### DIRECTIONS FOR THIS TASK:
For the listing below, return the line containing "category: unidentified deer", the line containing "common name: african bush elephant", and all lines in between, exactly as written and nothing else.

********

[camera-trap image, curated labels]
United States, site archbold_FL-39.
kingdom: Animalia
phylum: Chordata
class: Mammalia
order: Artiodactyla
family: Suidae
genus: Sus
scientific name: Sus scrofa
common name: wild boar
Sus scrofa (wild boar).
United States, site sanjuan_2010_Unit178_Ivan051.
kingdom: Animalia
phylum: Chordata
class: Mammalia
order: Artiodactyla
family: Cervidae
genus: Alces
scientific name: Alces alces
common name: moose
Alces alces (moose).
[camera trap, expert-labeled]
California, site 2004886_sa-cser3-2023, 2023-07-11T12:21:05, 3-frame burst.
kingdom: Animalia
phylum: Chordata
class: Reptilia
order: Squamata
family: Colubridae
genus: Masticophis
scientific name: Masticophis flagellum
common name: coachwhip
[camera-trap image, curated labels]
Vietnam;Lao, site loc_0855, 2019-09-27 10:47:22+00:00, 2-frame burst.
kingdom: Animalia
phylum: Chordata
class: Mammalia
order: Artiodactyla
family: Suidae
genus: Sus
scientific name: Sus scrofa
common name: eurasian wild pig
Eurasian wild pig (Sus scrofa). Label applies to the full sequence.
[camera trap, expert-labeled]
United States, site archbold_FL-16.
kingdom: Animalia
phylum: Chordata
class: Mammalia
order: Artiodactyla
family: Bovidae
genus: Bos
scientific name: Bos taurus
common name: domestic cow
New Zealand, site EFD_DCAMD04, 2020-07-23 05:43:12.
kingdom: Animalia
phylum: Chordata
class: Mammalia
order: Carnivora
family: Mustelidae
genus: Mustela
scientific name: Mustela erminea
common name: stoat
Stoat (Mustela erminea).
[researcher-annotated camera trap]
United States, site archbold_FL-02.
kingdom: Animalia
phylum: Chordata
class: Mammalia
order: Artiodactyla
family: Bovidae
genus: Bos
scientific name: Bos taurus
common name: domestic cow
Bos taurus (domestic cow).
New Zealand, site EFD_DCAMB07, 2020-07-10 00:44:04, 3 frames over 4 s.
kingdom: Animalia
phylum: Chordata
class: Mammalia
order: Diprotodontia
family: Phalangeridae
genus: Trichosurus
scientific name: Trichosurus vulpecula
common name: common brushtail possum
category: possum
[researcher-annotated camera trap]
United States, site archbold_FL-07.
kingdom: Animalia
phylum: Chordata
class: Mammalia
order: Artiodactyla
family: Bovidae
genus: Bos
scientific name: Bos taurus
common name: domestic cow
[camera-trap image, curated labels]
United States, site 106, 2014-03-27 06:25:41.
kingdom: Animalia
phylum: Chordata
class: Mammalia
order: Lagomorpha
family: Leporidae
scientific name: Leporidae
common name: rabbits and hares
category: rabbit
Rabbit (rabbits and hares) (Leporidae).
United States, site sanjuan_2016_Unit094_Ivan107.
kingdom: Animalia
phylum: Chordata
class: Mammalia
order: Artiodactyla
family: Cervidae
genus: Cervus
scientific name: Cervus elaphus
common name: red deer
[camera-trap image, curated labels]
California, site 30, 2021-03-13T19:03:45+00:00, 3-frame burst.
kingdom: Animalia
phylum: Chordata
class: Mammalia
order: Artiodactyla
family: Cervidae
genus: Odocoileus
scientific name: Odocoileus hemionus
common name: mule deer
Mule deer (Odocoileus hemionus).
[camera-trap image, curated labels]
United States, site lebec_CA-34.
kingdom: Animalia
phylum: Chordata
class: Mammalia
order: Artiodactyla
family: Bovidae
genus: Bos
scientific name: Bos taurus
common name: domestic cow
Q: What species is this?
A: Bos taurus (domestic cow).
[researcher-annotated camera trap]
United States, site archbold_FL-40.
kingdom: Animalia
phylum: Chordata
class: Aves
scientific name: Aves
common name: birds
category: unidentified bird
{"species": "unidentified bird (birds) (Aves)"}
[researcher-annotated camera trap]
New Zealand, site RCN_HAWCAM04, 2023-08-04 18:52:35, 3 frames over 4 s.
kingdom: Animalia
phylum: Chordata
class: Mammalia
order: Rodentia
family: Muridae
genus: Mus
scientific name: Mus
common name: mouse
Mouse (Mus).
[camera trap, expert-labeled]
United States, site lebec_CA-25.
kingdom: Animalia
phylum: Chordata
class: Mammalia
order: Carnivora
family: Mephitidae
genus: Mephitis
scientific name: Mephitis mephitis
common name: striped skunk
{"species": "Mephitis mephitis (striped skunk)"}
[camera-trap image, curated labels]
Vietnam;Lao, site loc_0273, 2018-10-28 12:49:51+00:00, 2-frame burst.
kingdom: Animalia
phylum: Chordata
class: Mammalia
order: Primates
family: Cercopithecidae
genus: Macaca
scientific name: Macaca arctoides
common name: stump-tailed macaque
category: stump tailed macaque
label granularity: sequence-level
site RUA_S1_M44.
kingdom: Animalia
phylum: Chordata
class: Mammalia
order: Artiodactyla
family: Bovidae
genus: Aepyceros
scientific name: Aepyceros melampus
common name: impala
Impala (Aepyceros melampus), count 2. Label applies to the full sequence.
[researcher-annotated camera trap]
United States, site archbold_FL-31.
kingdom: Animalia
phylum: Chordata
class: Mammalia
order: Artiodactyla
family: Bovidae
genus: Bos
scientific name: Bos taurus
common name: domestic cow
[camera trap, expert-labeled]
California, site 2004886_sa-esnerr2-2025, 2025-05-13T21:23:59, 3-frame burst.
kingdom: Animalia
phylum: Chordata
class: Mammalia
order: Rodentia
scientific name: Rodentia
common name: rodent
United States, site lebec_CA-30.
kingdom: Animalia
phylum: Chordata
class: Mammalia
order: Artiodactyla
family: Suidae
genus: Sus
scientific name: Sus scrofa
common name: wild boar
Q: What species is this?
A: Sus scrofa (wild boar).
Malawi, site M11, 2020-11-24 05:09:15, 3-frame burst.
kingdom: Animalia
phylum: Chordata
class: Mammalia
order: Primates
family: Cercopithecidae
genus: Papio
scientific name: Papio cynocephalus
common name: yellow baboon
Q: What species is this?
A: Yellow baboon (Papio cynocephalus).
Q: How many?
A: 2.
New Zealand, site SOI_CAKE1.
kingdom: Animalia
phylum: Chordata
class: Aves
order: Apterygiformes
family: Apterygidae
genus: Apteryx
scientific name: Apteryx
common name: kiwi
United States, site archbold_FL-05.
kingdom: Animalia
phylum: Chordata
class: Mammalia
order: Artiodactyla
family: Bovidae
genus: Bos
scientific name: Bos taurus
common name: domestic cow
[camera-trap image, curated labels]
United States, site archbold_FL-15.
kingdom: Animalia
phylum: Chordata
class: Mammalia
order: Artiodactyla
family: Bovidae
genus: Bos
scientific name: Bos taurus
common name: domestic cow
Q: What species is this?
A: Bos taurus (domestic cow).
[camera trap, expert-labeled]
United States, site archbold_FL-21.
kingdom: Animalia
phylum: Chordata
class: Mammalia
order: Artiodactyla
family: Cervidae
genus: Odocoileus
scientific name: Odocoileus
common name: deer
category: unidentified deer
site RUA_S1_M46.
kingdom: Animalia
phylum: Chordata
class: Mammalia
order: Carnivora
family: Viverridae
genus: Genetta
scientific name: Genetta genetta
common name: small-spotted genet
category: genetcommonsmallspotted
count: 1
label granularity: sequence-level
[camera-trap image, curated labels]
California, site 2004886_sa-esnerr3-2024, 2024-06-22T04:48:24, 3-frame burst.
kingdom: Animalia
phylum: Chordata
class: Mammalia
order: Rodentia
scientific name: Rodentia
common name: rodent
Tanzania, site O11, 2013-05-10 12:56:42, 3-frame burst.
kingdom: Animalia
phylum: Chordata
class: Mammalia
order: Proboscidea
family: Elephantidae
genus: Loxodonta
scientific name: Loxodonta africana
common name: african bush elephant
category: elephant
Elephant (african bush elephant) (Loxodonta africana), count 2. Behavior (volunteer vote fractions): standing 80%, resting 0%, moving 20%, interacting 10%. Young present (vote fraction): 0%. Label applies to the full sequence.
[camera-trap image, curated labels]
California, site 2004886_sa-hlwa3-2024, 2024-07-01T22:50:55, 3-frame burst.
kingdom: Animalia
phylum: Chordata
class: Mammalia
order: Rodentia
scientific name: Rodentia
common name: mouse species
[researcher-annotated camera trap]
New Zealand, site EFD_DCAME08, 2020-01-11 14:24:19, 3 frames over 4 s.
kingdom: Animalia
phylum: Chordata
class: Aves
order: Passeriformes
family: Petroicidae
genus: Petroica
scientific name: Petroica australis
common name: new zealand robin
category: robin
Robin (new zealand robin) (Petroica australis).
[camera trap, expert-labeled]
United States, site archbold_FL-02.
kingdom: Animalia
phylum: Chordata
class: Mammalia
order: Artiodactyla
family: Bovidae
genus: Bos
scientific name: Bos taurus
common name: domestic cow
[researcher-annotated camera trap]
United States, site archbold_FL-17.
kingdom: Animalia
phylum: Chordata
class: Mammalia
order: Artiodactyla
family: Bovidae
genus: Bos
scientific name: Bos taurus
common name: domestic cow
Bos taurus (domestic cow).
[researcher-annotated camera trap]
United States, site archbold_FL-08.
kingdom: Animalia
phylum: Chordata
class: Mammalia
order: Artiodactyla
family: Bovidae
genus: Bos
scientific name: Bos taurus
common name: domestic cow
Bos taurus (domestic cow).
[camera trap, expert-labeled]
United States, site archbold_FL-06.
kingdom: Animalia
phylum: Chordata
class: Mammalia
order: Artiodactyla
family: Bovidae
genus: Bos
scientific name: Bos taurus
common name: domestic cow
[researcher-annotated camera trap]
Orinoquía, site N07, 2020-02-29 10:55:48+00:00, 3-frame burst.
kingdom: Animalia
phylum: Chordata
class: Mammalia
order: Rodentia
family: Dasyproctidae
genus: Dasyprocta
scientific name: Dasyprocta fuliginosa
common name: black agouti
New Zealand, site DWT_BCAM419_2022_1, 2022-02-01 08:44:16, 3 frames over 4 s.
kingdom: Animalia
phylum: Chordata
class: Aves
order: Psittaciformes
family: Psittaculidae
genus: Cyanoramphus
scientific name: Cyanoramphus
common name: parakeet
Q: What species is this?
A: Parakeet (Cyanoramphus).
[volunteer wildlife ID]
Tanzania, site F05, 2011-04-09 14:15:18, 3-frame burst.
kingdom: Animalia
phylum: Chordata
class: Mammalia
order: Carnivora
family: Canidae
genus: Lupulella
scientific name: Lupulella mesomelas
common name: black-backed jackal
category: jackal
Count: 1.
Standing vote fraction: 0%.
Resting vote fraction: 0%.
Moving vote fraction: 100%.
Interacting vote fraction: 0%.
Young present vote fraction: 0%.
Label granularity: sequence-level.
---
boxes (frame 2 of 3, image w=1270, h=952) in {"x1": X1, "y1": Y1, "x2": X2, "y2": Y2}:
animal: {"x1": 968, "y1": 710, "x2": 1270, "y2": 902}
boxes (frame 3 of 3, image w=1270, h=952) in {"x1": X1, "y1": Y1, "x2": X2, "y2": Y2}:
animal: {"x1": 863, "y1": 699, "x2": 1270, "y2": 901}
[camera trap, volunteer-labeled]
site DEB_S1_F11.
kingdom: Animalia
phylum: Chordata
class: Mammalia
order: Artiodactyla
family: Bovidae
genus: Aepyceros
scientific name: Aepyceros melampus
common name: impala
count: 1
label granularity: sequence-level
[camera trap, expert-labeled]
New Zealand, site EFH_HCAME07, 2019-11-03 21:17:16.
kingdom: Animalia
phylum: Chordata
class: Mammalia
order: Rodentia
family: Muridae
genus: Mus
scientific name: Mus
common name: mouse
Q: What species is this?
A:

********

### FINISHED EXERCISE:
category: unidentified deer
site RUA_S1_M46.
kingdom: Animalia
phylum: Chordata
class: Mammalia
order: Carnivora
family: Viverridae
genus: Genetta
scientific name: Genetta genetta
common name: small-spotted genet
category: genetcommonsmallspotted
count: 1
label granularity: sequence-level
[camera-trap image, curated labels]
California, site 2004886_sa-esnerr3-2024, 2024-06-22T04:48:24, 3-frame burst.
kingdom: Animalia
phylum: Chordata
class: Mammalia
order: Rodentia
scientific name: Rodentia
common name: rodent
Tanzania, site O11, 2013-05-10 12:56:42, 3-frame burst.
kingdom: Animalia
phylum: Chordata
class: Mammalia
order: Proboscidea
family: Elephantidae
genus: Loxodonta
scientific name: Loxodonta africana
common name: african bush elephant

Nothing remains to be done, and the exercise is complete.